After their initial tour, the Coplens returned home to do more excavations and unearthed additional bones, bringing the tusk total to nine, ranging from three to 12 feet in length. In August, they launched a second, more ambitious tour, transporting the bones by steamship to The Dalles and Portland, where again they attracted crowds and newspaper comment. In Salem, Oregon, Thomas Condon, geology professor at the new university in Eugene, declared the fossils to be "unquestionably the finest elephant remains ever unearthed on this Coast" (Visible Bones, 82).

Meanwhile, Ben Coplen's neighbors, William and Thomas Donahoe, drained a spring on their own property and brought up, among other bones, a huge skull.
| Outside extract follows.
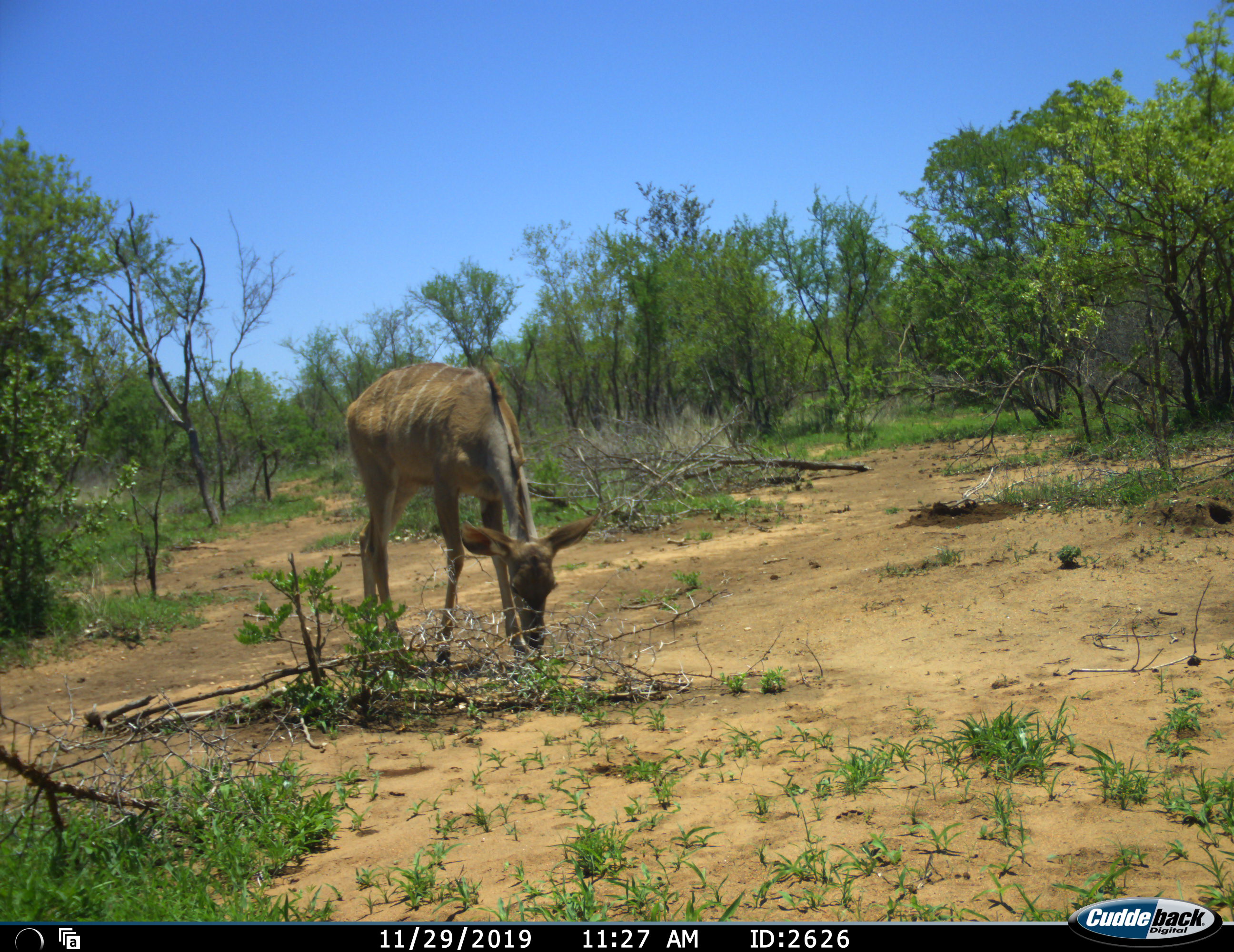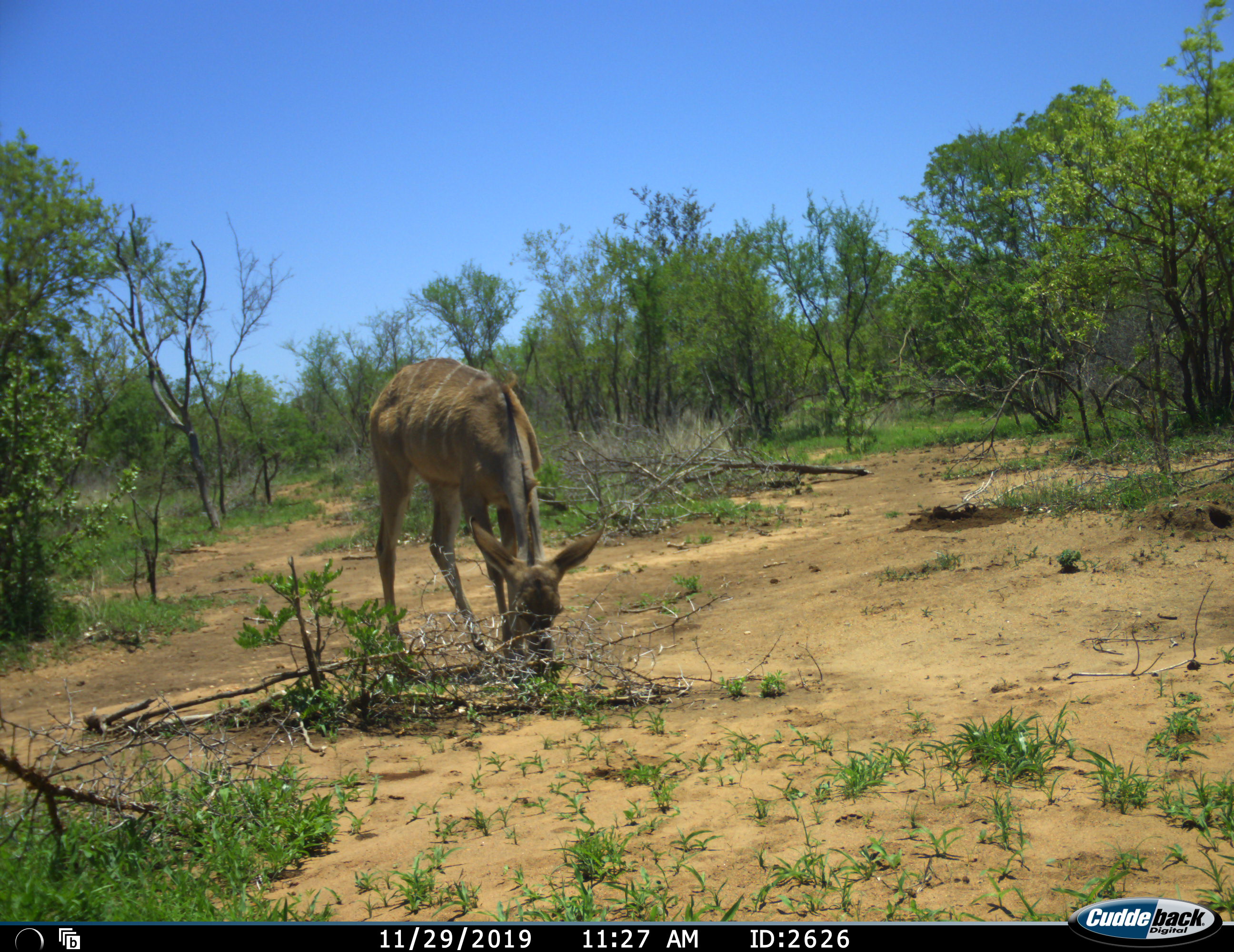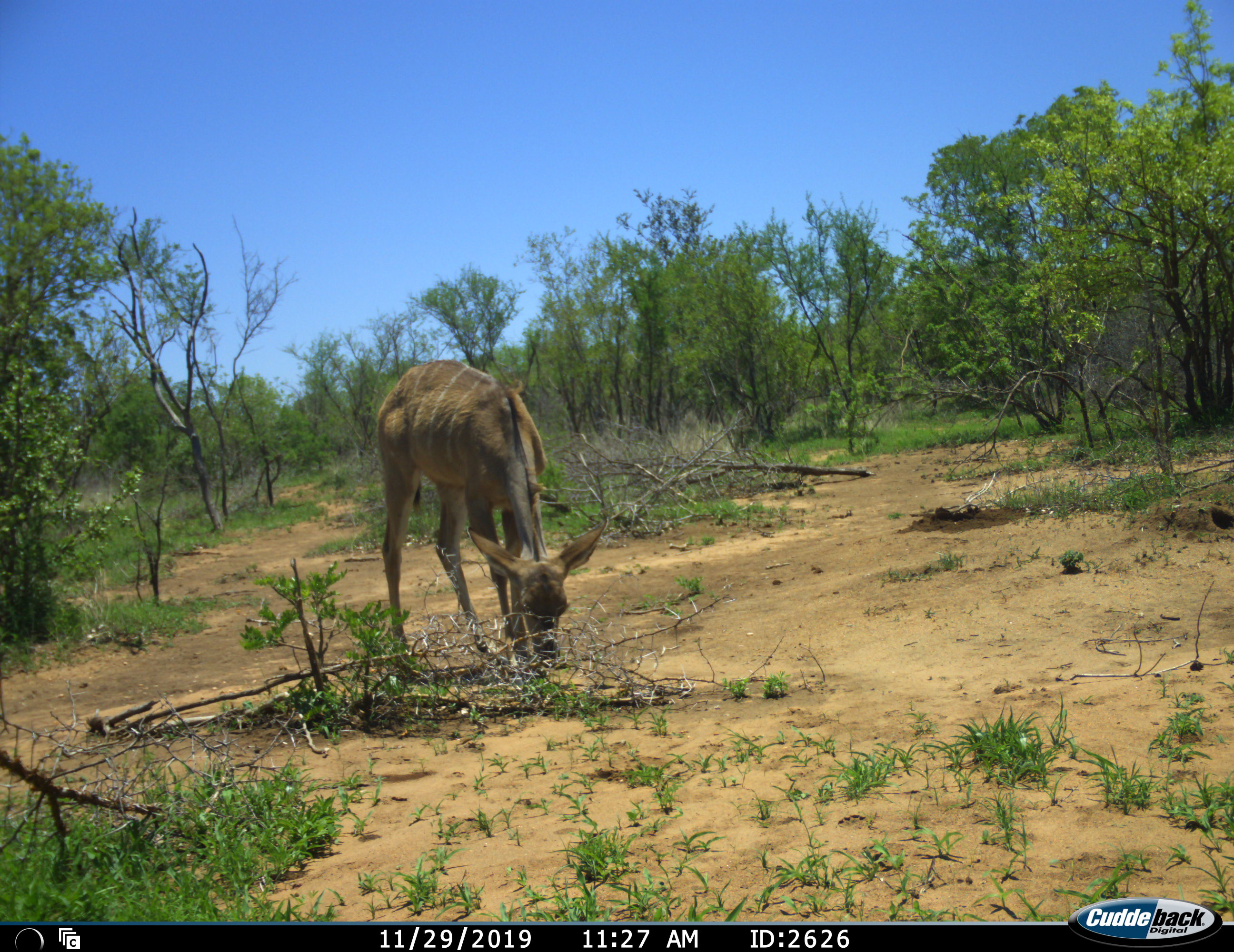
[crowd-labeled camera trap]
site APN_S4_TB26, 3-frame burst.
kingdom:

They exhibited their finds at the Walla Walla County Fair. Finding the profits disappointing, they sold their bones to Nathaniel Thwing and his partners, who competed with the Coplens in exhibiting rival sets of fossils, showing them as far away as San Francisco.

In 1878, paleontologist Edward Cope of Philadelphia purchased the bones taken to San Francisco, including the gigantic skull. He later sold them to the American Museum of Natural History in New York, where they have helped researchers determine the different species of mammoths that once roamed North America.

In October 1876, the Coplens leased their traveling exhibit to Pacific University in Forest Grove, Oregon, in exchange for tuition for young George Coplen at Tualatin Academy. Tualatin was the preparatory school attached to the university.

In 1886, the Chicago Academy of Sciences purchased many of the remaining Coplen bones and assembled a skeleton comprised of the actual mammoth bones plus missing pieces made of plaster. The full mount was 13 feet high. In 1893 it was the central attraction at the Washington Pavilion at the World's Columbian Exposition in Chicago. In 1914 the Field Museum of Natural History in Chicago purchased the skeleton. There, paleontologists have studied it over the years and remounted it, most recently in 1993 for exhibition in its central hall. Later excavations of the Coplen and Donahoe sites produced some fossils of various animals, but nothing to compete with the mammoth discoveries of 1876.